#### The request:
Reproduce every one of the lines below word for word, leaving the pictures out of your answer.

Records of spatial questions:
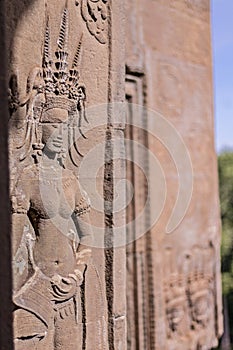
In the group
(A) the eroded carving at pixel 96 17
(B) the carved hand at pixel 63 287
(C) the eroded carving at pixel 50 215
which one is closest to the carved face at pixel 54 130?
(C) the eroded carving at pixel 50 215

#### Exercise solution:
In the group
(A) the eroded carving at pixel 96 17
(B) the carved hand at pixel 63 287
(C) the eroded carving at pixel 50 215
which one is closest to the carved face at pixel 54 130?
(C) the eroded carving at pixel 50 215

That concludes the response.